EXERCISE TEXT:

Education Residency Patient Care

The special challenges of a pediatric ENT rotation

Director of Resident Education, Judith Lieu, MD, demonstrates exam procedures on her young patient.

As our residents rotate through various ENT specialties, they learn a variety of specialized tests and procedures. They also learn the fine art of establishing communication and trust with their patients. Perhaps nowhere is this more important than on their pediatric rotations through St. Louis Children’s Hospital.

Children’s Hospital is a special place. From the parking garage to the exam room, the facilities were designed with kids in mind. The first step to engage pediatric patients is to create a quiet, safe, kid-friendly environment. That includes the manner in which residents interact with these special patients.

Being open and honest about what is going on and what will happen is key to increasing cooperation and reducing anxiety for our youngest patients and their families. Use of age-appropriate language, playing with toys, and offering comfort to children come naturally to many residents.

Senior residents from left: Miranda Lindburg, Carla Valenzuela, Andrew Skillington, Stephanie Chen and Pawina Jiramongkolchai. Their final rotation through pediatric ENT occurs during their fourth year.

But beyond the fun, resident training in otolaryngology focuses on patient evaluation, perioperative care and the development of surgical skills. Our residents rotate through the pediatric service during their first, second and fourth clinical years.

The program is structured to allow for growth in both surgical skills and clinical responsibilities:

  • The PGY1 year includes a focus on clinical experience to learn about diagnosing and managing the most common problems seen in ENT. Residents also work with the hospital team to become adept at perioperative management of the pediatric patient, including post-operative care, fluid and electrolyte management, pain control and wound care.

PROBLEMS TO SOLVE:
1. In the article on the pediatric ENT rotation, during which clinical years do residents rotate through the pediatric service?
2. From the article on the pediatric ENT rotation, copy word for word the part that opens with the words containing "Senior residents from" and closes with "fourth clinical years.".
3. Write the next part of the article about the pediatric ENT rotation, picking up after its final sentence.

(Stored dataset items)
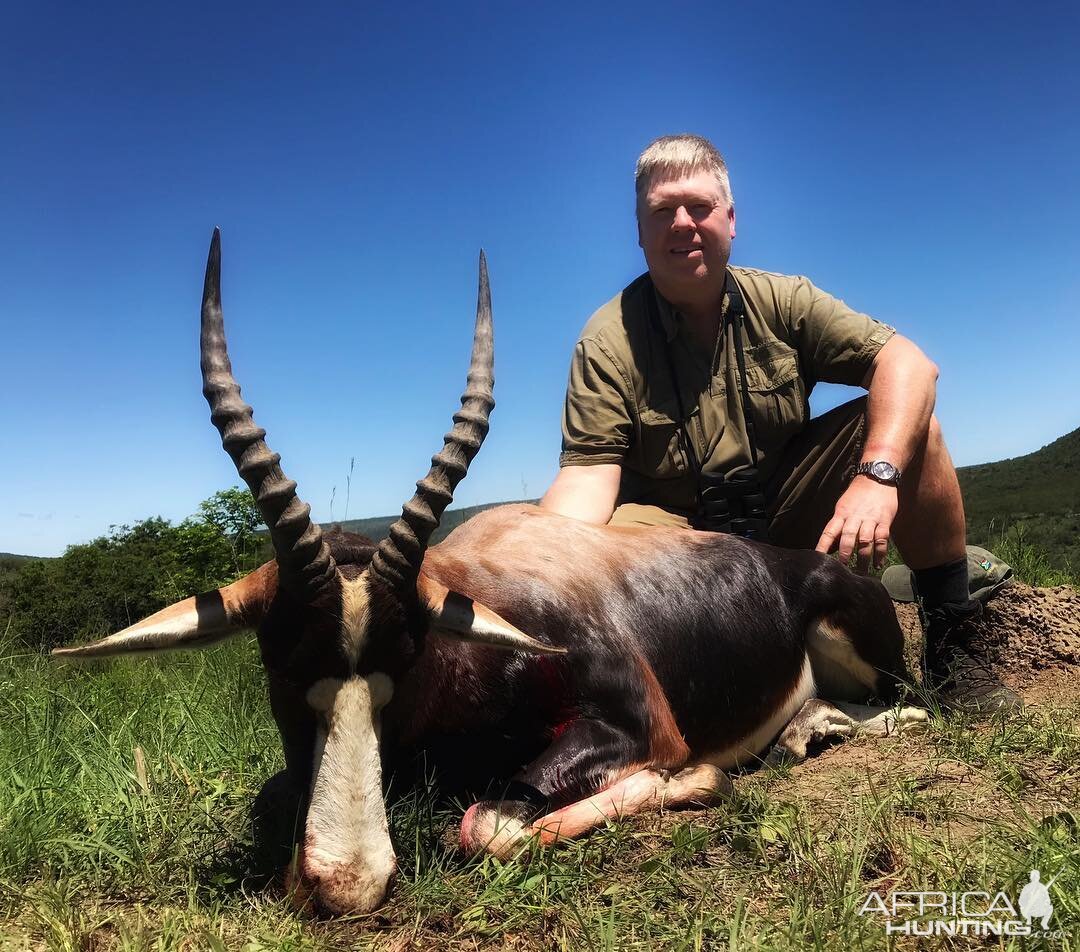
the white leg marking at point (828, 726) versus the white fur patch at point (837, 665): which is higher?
the white fur patch at point (837, 665)

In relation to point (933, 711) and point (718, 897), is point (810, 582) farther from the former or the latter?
point (718, 897)

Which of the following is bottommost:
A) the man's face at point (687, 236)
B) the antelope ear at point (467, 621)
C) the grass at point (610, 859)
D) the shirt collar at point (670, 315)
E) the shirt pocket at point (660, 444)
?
the grass at point (610, 859)

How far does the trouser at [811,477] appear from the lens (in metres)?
5.32

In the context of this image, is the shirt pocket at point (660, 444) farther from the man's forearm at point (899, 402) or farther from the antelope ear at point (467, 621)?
the antelope ear at point (467, 621)

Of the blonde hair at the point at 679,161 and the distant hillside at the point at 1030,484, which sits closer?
the blonde hair at the point at 679,161

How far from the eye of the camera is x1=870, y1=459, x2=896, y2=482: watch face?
4383mm

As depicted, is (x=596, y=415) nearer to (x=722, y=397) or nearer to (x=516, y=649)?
(x=722, y=397)

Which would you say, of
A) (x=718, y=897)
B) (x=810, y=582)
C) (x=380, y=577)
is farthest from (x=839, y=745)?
(x=380, y=577)

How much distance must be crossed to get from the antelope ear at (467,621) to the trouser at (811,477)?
2198 mm

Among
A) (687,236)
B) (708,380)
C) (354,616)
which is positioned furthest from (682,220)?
Result: (354,616)

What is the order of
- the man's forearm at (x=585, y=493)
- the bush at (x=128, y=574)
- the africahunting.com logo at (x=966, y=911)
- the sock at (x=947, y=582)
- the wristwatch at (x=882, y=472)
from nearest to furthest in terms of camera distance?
the africahunting.com logo at (x=966, y=911) < the wristwatch at (x=882, y=472) < the man's forearm at (x=585, y=493) < the sock at (x=947, y=582) < the bush at (x=128, y=574)

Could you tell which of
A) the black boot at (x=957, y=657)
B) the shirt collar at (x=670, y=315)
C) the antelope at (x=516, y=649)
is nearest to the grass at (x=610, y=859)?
the antelope at (x=516, y=649)

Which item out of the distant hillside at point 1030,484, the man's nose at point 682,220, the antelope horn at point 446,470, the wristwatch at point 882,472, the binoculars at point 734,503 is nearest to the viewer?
the antelope horn at point 446,470

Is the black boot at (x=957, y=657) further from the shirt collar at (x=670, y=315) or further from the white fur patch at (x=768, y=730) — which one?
the shirt collar at (x=670, y=315)
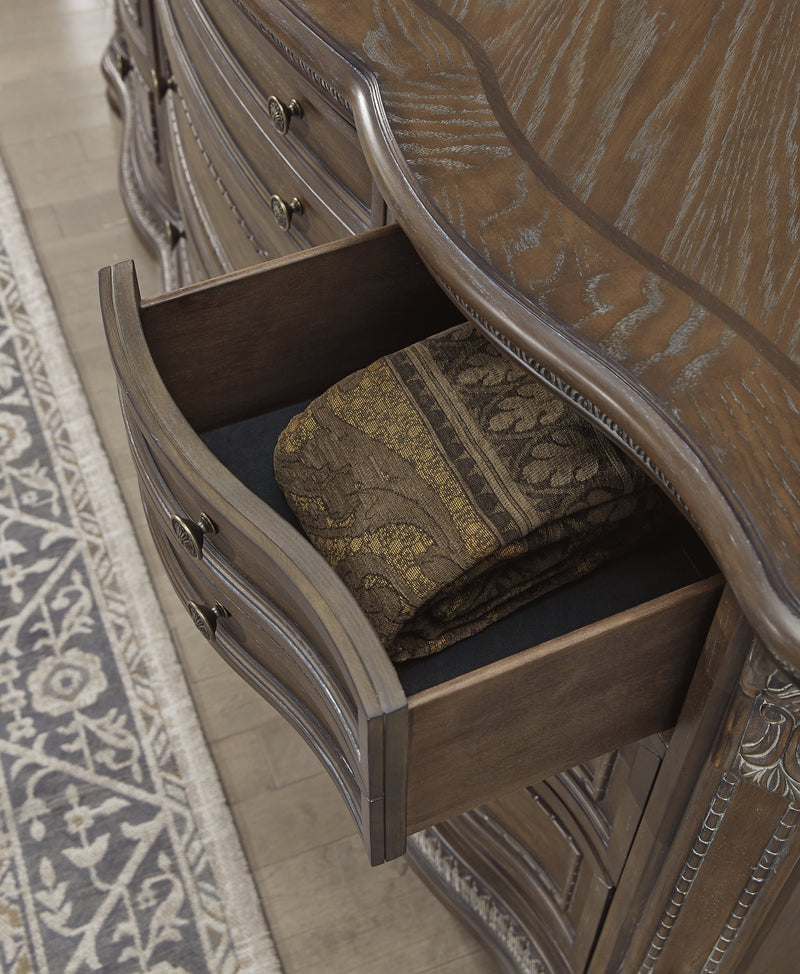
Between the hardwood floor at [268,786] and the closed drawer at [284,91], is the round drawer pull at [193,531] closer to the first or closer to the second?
the closed drawer at [284,91]

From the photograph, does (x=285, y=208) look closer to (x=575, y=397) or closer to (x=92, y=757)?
(x=575, y=397)

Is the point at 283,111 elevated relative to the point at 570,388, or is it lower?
elevated

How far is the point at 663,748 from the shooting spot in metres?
0.70

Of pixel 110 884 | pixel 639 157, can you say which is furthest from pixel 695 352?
pixel 110 884

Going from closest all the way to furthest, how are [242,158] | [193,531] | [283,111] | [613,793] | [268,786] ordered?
[193,531] → [613,793] → [283,111] → [242,158] → [268,786]

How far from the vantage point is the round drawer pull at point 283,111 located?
2.91 feet

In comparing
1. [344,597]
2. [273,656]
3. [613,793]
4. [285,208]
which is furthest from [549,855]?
[285,208]

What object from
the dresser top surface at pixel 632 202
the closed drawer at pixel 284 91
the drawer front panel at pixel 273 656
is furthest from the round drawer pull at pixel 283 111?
the drawer front panel at pixel 273 656

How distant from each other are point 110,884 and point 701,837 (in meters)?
0.65

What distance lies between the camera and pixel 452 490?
67 cm

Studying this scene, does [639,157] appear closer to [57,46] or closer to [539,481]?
[539,481]

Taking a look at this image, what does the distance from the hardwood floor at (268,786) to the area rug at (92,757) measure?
2cm

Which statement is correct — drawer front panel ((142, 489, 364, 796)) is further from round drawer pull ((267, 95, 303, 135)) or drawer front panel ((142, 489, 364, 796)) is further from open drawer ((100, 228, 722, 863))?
round drawer pull ((267, 95, 303, 135))

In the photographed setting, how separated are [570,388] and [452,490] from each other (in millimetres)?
133
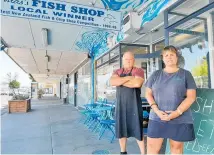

RESULTS FOR EACH TASK:
1. They rotate through it during their first, second and fourth clinical years.

2.
Senior residents from left: Miranda Lindburg, Carla Valenzuela, Andrew Skillington, Stephanie Chen and Pawina Jiramongkolchai. Their final rotation through pediatric ENT occurs during their fourth year.

But beyond the fun, resident training in otolaryngology focuses on patient evaluation, perioperative care and the development of surgical skills. Our residents rotate through the pediatric service during their first, second and fourth clinical years.

3.
  • PGY2 residents become more adept at patient evaluation and development of appropriate management plans. They gain experience and proficiency with using the surgical microscope to place ear tubes and perform adenoidectomy, tonsillectomy and endoscopic procedures. They also assist with other head and neck procedures.
  • In their final rotation, PGY4 residents take primary responsibility for the consultation service, perform as primary surgeon for procedures requiring intermediate skills, assist with procedures requiring more advanced skills, and support the multidisciplinary team craniofacial clinic.

Being around children is fun, according to PGY4 resident, Carla Valenzuela, MD, who says they get to see the nicest kids and some of the most unusual cases at St. Louis Children’s Hospital.

“Children’s Hospital is a unique place where we get exposed to the complex congenital disorders that we read about in textbooks,” she says. “Those cases wouldn’t be available at many institutions.”

Other perks to the pediatric rotation are not lost on our residents, including the colorful Children’s Hospital cafeteria. “Highest value pancakes in the Central West End,” says David Lee, PGY2 resident currently on pediatric rotation. “Ninety-seven cents for buttery fluffy goodness!”